● **Fragmento**
>>>

Universidades anacrónicas
Anderson Ayala Giusti indica que la gratuidad y autonomía que antes caracterizaban a la gran mayoría de las universidades en América Latina, mientras que continúan inmutables en Venezuela, han visto cambios evolutivos en el resto de la región conforme las universidades han mejorado sus finanzas y desempeño.
“La ‘mística’ de la institución universitaria latinoamericana son su gratuidad y su autonomía”. Con esa simple frase el venezolano Carlos Rangel describía el modelo de universidad pública que existía para 1970 en América Latina, justo al momento de publicar su libro Del buen salvaje al buen revolucionario. Esos dos rasgos elementales han permanecido prácticamente inmutables en Venezuela, mientras que en el resto de la región han visto cambios evolutivos en pro de su sostenibilidad. Ese rezago, esa obstinación en querer perpetuar un modelo que tal vez fue funcional a mediados del siglo XX, pero que ya hoy resulta anacrónico, no representa más que un grillete que impide avanzar a la universidad venezolana, condenándola a todo tipo de problemas, vicios e intromisiones externas que la hacen disfuncional.

<<<

● **Objetivo planteado A**
Responde estas preguntas sobre el texto de las universidades latinoamericanas:
(i) ¿Qué dos rasgos formaban la "mística" de la universidad latinoamericana, según Carlos Rangel?
(ii) ¿Cómo se titula el libro que publicó Carlos Rangel?
(iii) ¿En qué año existía el modelo de universidad pública que describía Rangel?
● **Objetivo planteado B**
Actualiza el texto de las universidades latinoamericanas desde "Universidades anacrónicas" hasta "finanzas y desempeño." y cambia "América Latina" por "Latinoamérica".
● **Objetivo planteado C**
Enumera, por favor, todo aquello a lo que, según el texto de las universidades latinoamericanas, el modelo anacrónico condena a la universidad venezolana.

● **Registros de datos**
>>>

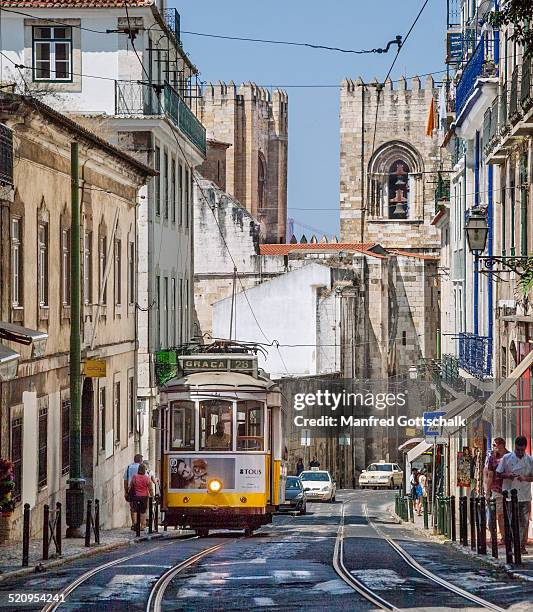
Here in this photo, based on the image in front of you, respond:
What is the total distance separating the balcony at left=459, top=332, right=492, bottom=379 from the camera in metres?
32.3

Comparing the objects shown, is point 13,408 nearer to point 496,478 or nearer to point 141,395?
point 496,478

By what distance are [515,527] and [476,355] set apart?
17623 mm

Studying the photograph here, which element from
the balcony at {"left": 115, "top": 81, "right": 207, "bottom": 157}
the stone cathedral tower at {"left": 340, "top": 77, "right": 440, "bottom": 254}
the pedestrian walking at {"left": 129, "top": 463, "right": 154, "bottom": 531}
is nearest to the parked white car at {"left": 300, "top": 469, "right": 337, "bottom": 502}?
the balcony at {"left": 115, "top": 81, "right": 207, "bottom": 157}

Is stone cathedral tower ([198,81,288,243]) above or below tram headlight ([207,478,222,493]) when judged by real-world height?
above

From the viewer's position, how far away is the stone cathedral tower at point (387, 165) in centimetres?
9538

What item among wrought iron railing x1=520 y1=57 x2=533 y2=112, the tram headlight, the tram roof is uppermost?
wrought iron railing x1=520 y1=57 x2=533 y2=112

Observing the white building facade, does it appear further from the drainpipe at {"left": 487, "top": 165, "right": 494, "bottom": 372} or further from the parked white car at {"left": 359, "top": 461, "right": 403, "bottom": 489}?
the parked white car at {"left": 359, "top": 461, "right": 403, "bottom": 489}

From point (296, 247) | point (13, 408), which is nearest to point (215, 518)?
point (13, 408)

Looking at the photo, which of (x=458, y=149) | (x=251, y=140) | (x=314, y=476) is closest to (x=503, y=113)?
(x=458, y=149)

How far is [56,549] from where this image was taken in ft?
64.1

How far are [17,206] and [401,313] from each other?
57.6 meters

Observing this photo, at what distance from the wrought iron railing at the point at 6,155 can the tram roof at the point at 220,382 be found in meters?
4.22

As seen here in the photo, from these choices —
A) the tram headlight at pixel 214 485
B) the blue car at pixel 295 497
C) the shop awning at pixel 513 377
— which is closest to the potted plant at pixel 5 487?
the tram headlight at pixel 214 485

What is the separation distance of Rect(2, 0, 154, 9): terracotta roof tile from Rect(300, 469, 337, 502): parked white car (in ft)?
66.8
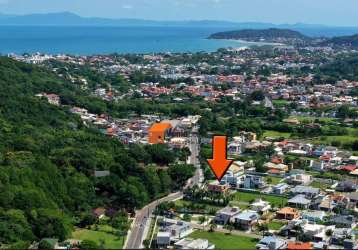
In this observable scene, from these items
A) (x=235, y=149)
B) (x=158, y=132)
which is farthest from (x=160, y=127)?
(x=235, y=149)

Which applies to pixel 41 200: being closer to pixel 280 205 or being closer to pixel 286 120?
pixel 280 205

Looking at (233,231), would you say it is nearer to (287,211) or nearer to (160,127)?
(287,211)

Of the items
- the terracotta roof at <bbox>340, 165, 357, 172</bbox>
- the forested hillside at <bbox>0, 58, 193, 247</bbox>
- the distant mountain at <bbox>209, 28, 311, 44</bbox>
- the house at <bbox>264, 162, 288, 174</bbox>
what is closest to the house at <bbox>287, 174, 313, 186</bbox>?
the house at <bbox>264, 162, 288, 174</bbox>

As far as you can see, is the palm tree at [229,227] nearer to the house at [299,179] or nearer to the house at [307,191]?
the house at [307,191]

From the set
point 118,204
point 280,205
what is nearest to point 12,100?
point 118,204

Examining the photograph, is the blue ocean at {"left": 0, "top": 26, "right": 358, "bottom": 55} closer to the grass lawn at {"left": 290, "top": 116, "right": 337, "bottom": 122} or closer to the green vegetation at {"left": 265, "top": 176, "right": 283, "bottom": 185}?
the grass lawn at {"left": 290, "top": 116, "right": 337, "bottom": 122}

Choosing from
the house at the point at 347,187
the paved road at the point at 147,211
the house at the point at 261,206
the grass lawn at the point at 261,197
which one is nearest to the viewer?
the paved road at the point at 147,211

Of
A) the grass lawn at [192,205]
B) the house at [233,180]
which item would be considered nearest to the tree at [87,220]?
the grass lawn at [192,205]
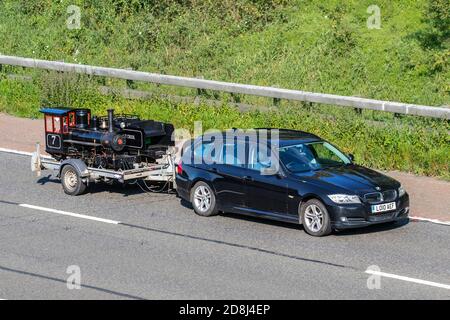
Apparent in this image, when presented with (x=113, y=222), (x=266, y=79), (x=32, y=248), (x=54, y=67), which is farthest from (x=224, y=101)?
→ (x=32, y=248)

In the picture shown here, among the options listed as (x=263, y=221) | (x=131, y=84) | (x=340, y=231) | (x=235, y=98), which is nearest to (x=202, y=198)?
(x=263, y=221)

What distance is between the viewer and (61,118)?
68.9ft

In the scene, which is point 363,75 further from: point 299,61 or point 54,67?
point 54,67

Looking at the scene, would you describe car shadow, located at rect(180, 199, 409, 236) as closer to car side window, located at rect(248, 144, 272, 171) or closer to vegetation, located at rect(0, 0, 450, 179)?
car side window, located at rect(248, 144, 272, 171)

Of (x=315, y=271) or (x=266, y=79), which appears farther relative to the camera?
(x=266, y=79)

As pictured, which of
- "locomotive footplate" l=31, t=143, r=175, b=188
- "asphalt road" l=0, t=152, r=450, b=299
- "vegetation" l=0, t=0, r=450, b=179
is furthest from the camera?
"vegetation" l=0, t=0, r=450, b=179

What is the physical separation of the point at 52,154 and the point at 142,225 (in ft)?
12.3

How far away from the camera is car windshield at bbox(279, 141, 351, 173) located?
60.5 feet

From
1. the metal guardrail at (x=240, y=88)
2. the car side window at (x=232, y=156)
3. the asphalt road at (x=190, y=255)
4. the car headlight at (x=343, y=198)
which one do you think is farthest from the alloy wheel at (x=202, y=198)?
the metal guardrail at (x=240, y=88)

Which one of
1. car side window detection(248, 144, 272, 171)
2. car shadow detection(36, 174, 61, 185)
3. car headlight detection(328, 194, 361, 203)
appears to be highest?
car side window detection(248, 144, 272, 171)

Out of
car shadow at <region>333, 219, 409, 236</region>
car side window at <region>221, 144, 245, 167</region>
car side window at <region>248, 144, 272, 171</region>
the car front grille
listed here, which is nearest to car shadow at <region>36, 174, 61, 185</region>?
car side window at <region>221, 144, 245, 167</region>

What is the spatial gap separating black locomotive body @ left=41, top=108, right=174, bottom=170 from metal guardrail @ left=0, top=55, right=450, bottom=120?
4124mm

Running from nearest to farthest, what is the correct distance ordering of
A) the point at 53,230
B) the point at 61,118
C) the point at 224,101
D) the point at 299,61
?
the point at 53,230 → the point at 61,118 → the point at 224,101 → the point at 299,61

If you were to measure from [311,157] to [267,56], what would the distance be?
32.3 feet
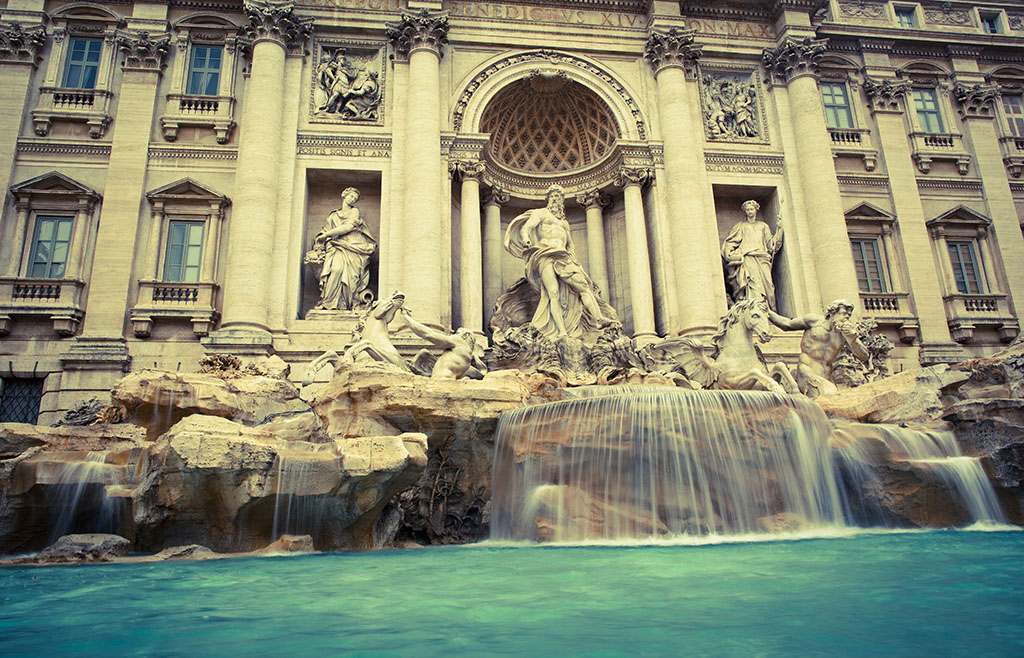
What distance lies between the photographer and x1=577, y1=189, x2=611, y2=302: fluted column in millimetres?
20109

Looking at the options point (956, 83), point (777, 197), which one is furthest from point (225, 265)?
point (956, 83)

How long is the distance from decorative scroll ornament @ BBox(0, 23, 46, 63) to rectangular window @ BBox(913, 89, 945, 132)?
A: 27002mm

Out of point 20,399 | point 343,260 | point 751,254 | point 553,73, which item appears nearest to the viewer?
point 20,399

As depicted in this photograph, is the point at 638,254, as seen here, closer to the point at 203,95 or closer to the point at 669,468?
the point at 669,468

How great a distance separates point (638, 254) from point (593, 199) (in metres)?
3.02

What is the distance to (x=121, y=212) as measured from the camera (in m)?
17.4

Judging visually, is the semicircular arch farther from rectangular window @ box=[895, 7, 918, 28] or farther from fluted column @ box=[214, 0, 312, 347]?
rectangular window @ box=[895, 7, 918, 28]

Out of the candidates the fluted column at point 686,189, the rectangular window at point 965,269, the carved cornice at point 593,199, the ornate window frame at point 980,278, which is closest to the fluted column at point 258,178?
the carved cornice at point 593,199

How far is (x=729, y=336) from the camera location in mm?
13680

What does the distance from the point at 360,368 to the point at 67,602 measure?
570cm

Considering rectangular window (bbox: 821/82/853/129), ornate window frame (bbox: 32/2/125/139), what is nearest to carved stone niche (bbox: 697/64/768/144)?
rectangular window (bbox: 821/82/853/129)

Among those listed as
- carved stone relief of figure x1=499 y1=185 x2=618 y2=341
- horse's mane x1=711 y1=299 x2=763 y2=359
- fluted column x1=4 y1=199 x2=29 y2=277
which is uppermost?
fluted column x1=4 y1=199 x2=29 y2=277

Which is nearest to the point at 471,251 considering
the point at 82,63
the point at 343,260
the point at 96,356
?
the point at 343,260

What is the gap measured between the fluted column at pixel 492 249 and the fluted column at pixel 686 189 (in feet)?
16.6
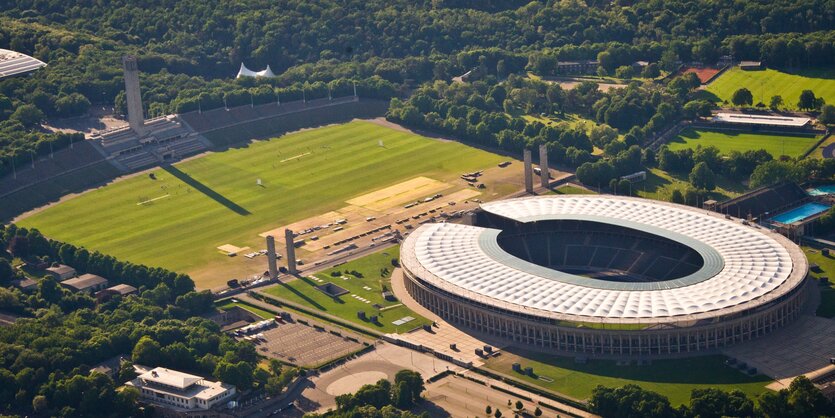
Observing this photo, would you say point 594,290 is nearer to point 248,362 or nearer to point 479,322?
point 479,322

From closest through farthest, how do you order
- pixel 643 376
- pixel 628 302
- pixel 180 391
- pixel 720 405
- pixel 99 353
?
pixel 720 405 < pixel 180 391 < pixel 643 376 < pixel 99 353 < pixel 628 302

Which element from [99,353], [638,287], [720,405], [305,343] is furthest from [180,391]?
[720,405]

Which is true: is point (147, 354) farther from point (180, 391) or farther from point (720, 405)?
point (720, 405)

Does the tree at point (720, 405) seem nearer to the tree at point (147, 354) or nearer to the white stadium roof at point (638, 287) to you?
the white stadium roof at point (638, 287)

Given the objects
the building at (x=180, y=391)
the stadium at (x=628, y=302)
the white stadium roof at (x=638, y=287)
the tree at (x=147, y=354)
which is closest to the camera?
the building at (x=180, y=391)

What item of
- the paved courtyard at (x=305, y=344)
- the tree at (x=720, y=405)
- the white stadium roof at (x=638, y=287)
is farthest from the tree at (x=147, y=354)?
the tree at (x=720, y=405)

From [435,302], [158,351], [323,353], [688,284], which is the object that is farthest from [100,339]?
[688,284]

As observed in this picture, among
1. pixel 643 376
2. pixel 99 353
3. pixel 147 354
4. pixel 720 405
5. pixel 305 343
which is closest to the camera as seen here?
pixel 720 405
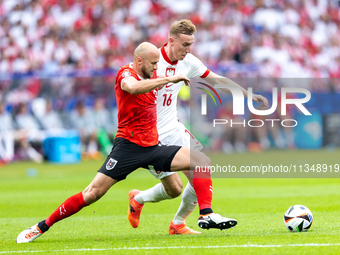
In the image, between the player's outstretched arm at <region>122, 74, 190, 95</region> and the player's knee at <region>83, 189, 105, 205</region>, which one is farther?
the player's knee at <region>83, 189, 105, 205</region>

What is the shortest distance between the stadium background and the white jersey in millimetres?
1359

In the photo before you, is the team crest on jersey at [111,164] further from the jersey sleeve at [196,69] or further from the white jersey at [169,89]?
the jersey sleeve at [196,69]

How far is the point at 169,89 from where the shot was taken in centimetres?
644

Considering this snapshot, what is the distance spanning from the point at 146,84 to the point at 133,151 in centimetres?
93

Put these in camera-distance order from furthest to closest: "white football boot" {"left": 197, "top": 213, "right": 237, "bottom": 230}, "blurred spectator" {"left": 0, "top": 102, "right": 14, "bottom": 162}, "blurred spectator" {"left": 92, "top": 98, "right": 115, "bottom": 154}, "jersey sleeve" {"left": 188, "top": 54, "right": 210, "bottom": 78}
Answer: "blurred spectator" {"left": 92, "top": 98, "right": 115, "bottom": 154}, "blurred spectator" {"left": 0, "top": 102, "right": 14, "bottom": 162}, "jersey sleeve" {"left": 188, "top": 54, "right": 210, "bottom": 78}, "white football boot" {"left": 197, "top": 213, "right": 237, "bottom": 230}

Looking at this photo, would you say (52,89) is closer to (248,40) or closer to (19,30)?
(19,30)

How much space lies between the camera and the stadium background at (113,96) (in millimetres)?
6426

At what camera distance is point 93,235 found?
6.29 m

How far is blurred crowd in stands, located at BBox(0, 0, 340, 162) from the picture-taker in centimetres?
1819

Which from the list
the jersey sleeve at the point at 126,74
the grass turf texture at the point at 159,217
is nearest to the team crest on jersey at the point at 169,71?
the jersey sleeve at the point at 126,74

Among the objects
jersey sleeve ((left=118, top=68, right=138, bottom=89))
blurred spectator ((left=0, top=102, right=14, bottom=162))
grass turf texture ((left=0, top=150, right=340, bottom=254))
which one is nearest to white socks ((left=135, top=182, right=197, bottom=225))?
grass turf texture ((left=0, top=150, right=340, bottom=254))

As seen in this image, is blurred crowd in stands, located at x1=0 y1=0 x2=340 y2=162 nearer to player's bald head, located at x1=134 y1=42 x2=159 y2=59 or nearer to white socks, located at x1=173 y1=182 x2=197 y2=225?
white socks, located at x1=173 y1=182 x2=197 y2=225

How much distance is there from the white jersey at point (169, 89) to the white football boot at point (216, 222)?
4.35ft

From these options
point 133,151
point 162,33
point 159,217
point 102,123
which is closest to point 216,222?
point 133,151
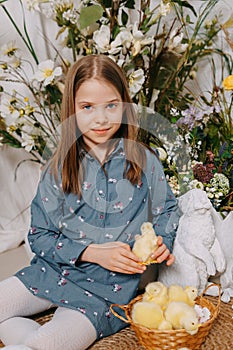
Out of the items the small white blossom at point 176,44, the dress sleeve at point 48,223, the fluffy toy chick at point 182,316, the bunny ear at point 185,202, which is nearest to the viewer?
the fluffy toy chick at point 182,316

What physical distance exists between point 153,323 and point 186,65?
1001mm

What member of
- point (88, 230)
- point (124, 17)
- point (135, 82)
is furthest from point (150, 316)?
point (124, 17)

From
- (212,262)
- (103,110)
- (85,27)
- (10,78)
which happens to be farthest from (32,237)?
(10,78)

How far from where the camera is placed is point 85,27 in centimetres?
179

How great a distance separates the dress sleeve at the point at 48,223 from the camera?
153cm

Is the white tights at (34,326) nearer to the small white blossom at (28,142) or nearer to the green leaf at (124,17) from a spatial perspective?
the small white blossom at (28,142)

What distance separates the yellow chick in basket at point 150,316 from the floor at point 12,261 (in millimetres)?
769

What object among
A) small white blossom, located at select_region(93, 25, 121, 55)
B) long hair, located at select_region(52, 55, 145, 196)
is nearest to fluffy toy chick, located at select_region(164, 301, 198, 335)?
long hair, located at select_region(52, 55, 145, 196)

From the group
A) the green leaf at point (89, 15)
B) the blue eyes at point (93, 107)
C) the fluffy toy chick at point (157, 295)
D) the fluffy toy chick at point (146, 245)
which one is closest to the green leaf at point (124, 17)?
the green leaf at point (89, 15)

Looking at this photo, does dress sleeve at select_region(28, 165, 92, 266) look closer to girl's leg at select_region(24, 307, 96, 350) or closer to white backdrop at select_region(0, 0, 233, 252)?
girl's leg at select_region(24, 307, 96, 350)

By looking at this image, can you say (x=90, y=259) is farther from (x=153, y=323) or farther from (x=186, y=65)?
(x=186, y=65)

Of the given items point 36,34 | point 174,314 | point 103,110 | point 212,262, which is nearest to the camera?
point 174,314

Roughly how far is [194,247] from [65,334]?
448mm

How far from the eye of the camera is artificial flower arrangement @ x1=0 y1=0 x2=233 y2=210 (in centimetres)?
176
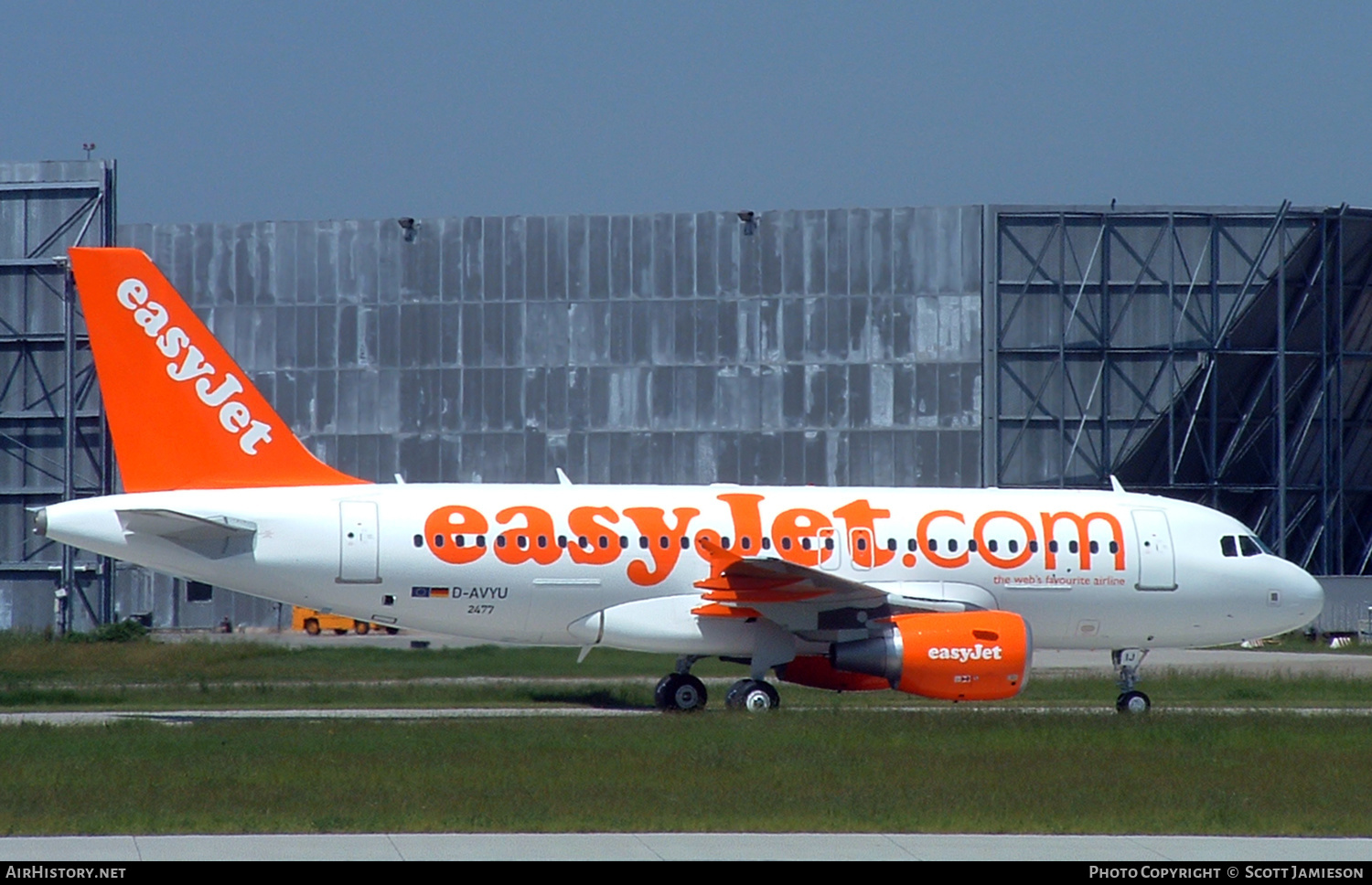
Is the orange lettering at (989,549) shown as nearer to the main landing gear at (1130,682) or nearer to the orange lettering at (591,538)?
the main landing gear at (1130,682)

<<<

● **Respuesta desarrollada A**
(i) La gratuidad y la autonomía.
(ii) Del buen salvaje al buen revolucionario.
(iii) En 1970.

● **Respuesta desarrollada B**
Universidades anacrónicas
Anderson Ayala Giusti indica que la gratuidad y autonomía que antes caracterizaban a la gran mayoría de las universidades en Latinoamérica, mientras que continúan inmutables en Venezuela, han visto cambios evolutivos en el resto de la región conforme las universidades han mejorado sus finanzas y desempeño.

● **Respuesta desarrollada C**
Problemas, vicios e intromisiones externas.